Ten seconds later, the private door to the DCI’s office opened and a man who could have been Jartmann’s younger brother came in. He was J. Stanley Waters, the CIA’s deputy director for operations.

“What’s up?” Waters asked.

“Tell me about our assets in Suriname,” Powell said.

“Off the top of my head, not very much,” Waters said. “If memory serves, we have a guy just out of the Farm there, undercover as a vice-consul. Sort of first assignment, on-the-job training. What do we need?”

“There’s a 727 sitting on the airfield at . . . where, Harry?”

“Zandery,” Jartmann furnished. “Zandery, Suriname.”

“That 727?” Waters asked.

“That’s what we’re trying to determine,” Jartmann replied. “There was a ground fog this morning . . .”

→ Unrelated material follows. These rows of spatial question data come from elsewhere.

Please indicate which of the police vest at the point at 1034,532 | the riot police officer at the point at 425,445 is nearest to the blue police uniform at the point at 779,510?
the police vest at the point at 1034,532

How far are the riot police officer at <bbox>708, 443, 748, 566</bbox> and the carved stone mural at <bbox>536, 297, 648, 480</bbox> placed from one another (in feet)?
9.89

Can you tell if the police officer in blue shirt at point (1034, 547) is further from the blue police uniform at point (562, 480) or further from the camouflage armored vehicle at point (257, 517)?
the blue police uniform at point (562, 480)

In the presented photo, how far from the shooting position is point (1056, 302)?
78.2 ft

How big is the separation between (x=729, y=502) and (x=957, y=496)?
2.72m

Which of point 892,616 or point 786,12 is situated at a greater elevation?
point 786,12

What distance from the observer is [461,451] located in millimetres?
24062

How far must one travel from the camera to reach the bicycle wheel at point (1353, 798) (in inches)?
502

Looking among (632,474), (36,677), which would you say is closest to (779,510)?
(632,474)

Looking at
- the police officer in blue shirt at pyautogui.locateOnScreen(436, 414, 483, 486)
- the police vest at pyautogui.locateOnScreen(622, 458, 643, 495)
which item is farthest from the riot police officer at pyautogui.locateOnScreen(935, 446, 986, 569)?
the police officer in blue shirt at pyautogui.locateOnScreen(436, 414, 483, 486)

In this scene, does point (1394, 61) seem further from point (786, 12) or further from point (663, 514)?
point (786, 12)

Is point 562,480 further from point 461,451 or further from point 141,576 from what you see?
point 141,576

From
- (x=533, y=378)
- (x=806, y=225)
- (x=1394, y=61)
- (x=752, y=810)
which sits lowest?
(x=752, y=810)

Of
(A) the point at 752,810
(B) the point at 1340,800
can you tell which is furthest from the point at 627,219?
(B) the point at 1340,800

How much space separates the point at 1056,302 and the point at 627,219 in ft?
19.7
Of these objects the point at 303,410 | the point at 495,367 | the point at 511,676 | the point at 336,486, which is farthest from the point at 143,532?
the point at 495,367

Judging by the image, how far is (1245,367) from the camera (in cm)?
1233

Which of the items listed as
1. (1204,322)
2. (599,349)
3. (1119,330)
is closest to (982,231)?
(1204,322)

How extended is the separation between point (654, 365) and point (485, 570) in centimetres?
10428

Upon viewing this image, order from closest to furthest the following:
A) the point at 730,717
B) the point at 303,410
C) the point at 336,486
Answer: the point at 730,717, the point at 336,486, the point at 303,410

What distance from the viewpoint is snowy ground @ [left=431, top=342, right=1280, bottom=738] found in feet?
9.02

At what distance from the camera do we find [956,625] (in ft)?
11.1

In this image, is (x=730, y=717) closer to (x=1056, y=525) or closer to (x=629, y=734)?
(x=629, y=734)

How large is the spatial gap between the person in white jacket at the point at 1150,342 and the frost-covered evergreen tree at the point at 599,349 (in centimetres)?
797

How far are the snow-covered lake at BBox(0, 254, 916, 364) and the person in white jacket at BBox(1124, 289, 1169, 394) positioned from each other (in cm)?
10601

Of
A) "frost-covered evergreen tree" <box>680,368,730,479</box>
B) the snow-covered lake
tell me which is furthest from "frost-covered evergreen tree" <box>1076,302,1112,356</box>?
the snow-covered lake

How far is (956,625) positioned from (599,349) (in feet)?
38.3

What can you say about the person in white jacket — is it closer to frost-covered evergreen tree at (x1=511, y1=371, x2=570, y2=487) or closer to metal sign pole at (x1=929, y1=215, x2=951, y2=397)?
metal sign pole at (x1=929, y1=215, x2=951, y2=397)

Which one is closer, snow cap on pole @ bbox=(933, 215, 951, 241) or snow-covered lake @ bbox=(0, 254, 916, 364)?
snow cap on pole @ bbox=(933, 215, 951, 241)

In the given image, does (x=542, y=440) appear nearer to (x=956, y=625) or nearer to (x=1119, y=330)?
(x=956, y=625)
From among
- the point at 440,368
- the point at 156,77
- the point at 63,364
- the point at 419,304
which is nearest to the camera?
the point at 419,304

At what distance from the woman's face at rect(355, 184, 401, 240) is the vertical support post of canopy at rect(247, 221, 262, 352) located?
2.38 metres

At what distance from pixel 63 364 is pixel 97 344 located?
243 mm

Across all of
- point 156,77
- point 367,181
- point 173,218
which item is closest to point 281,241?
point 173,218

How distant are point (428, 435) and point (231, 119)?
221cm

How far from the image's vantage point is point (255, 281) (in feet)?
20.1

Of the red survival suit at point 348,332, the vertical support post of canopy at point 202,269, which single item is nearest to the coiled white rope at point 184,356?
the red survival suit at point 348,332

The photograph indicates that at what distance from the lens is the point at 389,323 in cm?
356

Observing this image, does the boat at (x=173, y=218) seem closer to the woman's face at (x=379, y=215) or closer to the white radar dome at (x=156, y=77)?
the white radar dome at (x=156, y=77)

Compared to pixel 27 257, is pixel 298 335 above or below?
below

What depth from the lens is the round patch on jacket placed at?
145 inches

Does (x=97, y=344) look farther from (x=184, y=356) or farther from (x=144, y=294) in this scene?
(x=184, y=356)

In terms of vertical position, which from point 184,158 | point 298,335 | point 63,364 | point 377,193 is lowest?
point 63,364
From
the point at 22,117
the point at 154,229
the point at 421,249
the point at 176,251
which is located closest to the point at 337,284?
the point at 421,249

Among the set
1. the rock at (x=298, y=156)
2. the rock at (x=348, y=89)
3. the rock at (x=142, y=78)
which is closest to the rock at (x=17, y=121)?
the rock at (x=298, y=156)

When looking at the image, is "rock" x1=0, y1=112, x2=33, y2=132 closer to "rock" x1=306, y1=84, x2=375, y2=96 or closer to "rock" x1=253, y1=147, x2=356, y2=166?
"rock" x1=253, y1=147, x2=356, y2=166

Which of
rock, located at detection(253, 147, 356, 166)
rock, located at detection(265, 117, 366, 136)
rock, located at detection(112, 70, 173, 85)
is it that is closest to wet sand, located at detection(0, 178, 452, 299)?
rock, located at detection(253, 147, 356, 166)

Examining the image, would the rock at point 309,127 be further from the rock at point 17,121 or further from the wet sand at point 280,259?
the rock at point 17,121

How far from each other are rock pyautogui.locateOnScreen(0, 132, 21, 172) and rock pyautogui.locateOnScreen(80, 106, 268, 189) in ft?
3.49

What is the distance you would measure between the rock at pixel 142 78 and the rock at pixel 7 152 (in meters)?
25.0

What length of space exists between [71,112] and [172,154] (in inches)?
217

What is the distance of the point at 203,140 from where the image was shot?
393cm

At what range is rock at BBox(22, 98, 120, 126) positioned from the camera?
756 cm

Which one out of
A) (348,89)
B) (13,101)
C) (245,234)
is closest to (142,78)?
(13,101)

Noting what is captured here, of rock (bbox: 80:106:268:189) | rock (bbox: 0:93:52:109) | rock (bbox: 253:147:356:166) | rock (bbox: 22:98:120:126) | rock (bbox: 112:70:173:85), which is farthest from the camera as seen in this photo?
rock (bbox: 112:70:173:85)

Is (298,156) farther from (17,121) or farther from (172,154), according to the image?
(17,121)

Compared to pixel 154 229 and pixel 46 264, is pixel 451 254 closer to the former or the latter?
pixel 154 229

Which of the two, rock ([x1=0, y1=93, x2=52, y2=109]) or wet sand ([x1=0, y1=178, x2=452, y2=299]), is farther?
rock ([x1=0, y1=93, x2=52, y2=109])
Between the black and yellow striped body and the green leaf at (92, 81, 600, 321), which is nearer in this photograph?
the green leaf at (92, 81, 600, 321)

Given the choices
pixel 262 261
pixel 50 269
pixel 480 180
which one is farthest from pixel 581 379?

“Through which we can’t see the registration numbers,” Waters said.

“Right.”

“How long before we can get another satellite over Zandery, Suriname?” Waters asked, pronouncing each syllable.

“Reprogramming has begun,” Jartmann said. “Probably an hour, hour and a half. Figure another thirty minutes to get the downloads here.”

“Can we get our man out there and get the numbers sooner than that?” Powell asked.

“How much will be compromised if I get on the telephone? ”

“Just tell him to get out to the airport and get us the registration numbers of any 727 on the field. We don’t have to tell him why.”